Within hours, terrorism quickly took over as the most plausible explanation as it emerged at least two passengers were travelling on passports stolen in Thailand. For Scots, the memory of the Lockerbie bombing was surely conjured up amid the terrifying prospect that the Boeing 777 might have been blown up in mid-air.

Yet no trace of wreckage could be found below the aircraft's last known position over the South China Sea, while the scale of black market trade in fake passports in the region - some 10,000 passports are reported stolen in Thailand alone each year - put the detail into context.

The two passengers, both Iranians, appeared bound for Europe in a bid to claim asylum, a lonely mission mirrored by thousands around the globe each year. Then there were the more bizarre theories: a new Bermuda Triangle perhaps, or a sinister "cloaking" device preventing the plane's detection.

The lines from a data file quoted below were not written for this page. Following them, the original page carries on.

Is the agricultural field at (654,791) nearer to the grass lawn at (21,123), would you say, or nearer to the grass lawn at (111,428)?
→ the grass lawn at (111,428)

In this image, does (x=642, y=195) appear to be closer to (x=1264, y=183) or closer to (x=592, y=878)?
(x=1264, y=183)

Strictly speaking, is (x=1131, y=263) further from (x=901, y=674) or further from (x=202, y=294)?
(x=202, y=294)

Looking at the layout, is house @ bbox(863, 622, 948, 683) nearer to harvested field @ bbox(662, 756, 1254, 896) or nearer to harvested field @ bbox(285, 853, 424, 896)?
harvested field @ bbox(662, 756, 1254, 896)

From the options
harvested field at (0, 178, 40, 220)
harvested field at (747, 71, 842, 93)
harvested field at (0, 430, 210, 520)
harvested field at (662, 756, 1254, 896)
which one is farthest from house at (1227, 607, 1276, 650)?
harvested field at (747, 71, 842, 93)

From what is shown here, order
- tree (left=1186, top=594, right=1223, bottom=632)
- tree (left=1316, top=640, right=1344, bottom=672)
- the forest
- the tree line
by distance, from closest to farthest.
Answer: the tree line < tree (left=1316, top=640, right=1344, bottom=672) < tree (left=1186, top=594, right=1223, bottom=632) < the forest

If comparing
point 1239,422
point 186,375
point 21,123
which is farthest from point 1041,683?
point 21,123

There were 20 Freescale Semiconductor employees on board, executives from a Texas weapons firm specialising in exactly that type of technology. At the weekend, however, the mystery took an abrupt turn west as it emerged that communications systems had been intentionally shutdown and the aircraft flown off-course towards the Indian Ocean in a suspected hijacking. If it was a planned terrorist attack, however, it appears to have failed. Perhaps, like the passengers of United 93 on 9/11, they averted an attack by bringing the plane down. But what could have been the target?

A more prosaic theory put forward by a former pilot this week is that a tyre fire caused the cockpit to fill with smoke minutes after the co-pilot wished ground control goodnight.

Although they cut the electrics and turned back in an attempt to land in Malaysia, the pilots were overcome by fumes and died, leaving the plane to fly on aimlessly for hours on autopilot before eventually running out of fuel crashing into the sea.

Any explanation is better than none, it seems, in what might be the greatest aviation mystery of the 21st century.